The uniforms of all the armies in the world were once made in this corner of Yorkshire, according to local lore. The town is thus literally a part of the fabric of the nation. Dewsbury was the centre of the ‘Shoddy and Mungo’ industry, an early nineteenth-century method of recycling old rags or rejected inferior cloth into new wool. The landmark Machell Brothers’ Shoddy and Mungo mill, although long since converted into flats, retains its sign in foot-high letters a hundred feet wide. The sign describes the raw materials: mungo was Yorkshire for ‘mustn’t go’, while shoddy has since entered the English language.

Dewsbury presents other impeccable English credentials, including very early Christian ones. A Saxon minster church stands on the banks of the River Calder on the spot where, according to legend, St Paulinus, the first Bishop of York, preached in the early seventh century. So the crosses brandished by Jayda Fransen and the others do have a kind of resonance here – as does their demonstration itself, in fact, because Dewsbury is no stranger to working-class protest. During the Industrial Revolution, the town was a noted centre of Luddite and then Chartist agitation.

Since the 1960s, however, once proud and prosperous Dewsbury has declined and become notorious not just for racial discord, poverty and drug-related crime, but terrorism. And it seems that everyone in Britain, not just the far right, blames the Muslims for that. The town is perhaps the classic symbol of all that has gone wrong with Muslim immigration. A Britain First march in such a place seemed an excellent starting point for my research, therefore. I hoped that an understanding of what has happened to Dewsbury, and how, would start to unlock for me many of the mysteries of al-Britannia.

The undisputed hotspot for terrorists is the suburb of Savile Town, the onetime home of Mohammad Sidique Khan who led the 7/7 suicide attacks on London Transport in July 2005. Two ISIS recruits also came from here, including Britain’s youngest suicide bomber, 17-year-old Talha Asmal, who blew himself up in northern Iraq in June 2015 under the nom-de-guerre Abu Yusuf al-Britani. Asmal was accompanied to Iraq by his best friend, Hassan Munshi, also 17; Hassan’s older brother, Hammad, became Britain’s youngest convicted terrorist following his arrest in 2006, aged 15, on his way home from school with a pocket full of ball bearings, and notes on martyrdom and explosives manuals hidden under his bed.1

It is not from Asians that the trouble comes today, though, but from two white demonstrators, one of them a teenager with spiky blue hair, who try to push through the cordon as the march turns the street corner. They have broken away from today’s counter-demonstration by the leftwing organization Unite Against Fascism, whom the police have corralled in the town square. The pair are easily halted and bundled backwards into an empty doorway, the blue-haired boy squeaking, ‘Who protects the fascists? Police protect the fascists!’
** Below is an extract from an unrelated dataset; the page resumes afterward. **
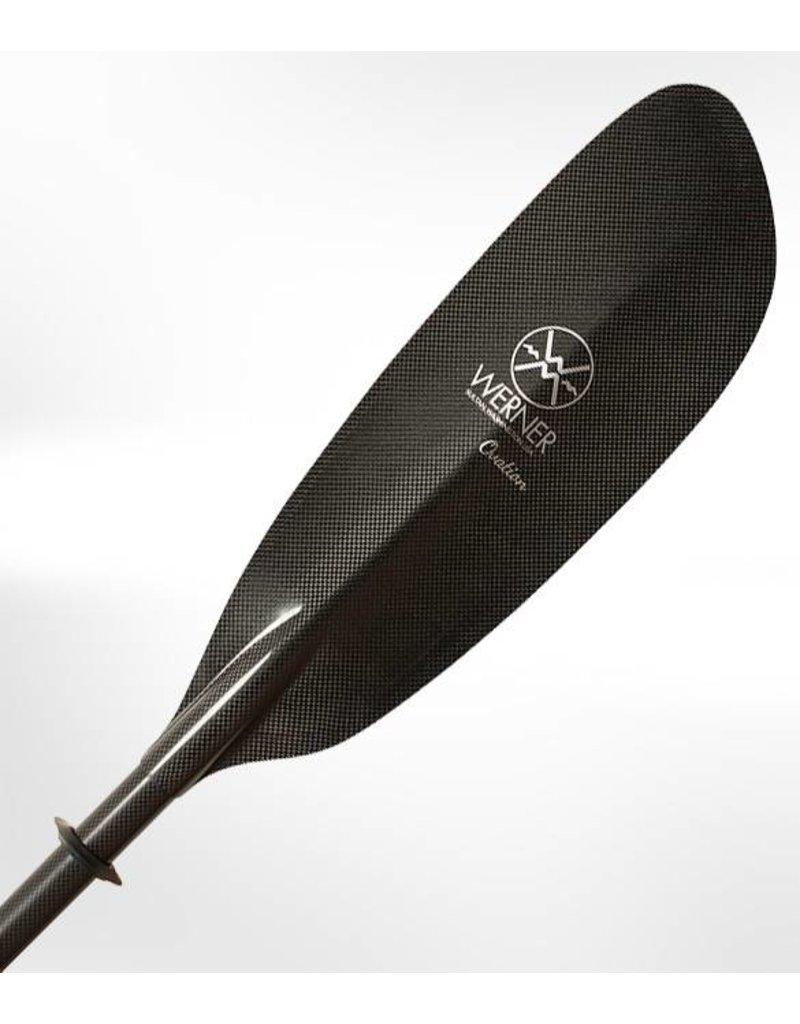 Werner Paddles Ovation Bent Shaft Carbon Fiber Kayak Paddle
The press photograph the police photographer who takes their mugshots. The marchers grin and whip out their smart phones to film the scene as they pass. It is an odd surveillance-society moment. About the only people not taking photographs are the two under arrest, who can’t because their arms are behind their backs.

It starts to rain as the rest of us eventually disgorge into the main square. The police fan out into a giant horseshoe shape and the demonstrators head for a stage set up by the front steps of an immense, ornate town hall, the most conspicuous symbol of Dewsbury’s wealthy past. I dodge out just in time and take up position under a colonnade by the post office.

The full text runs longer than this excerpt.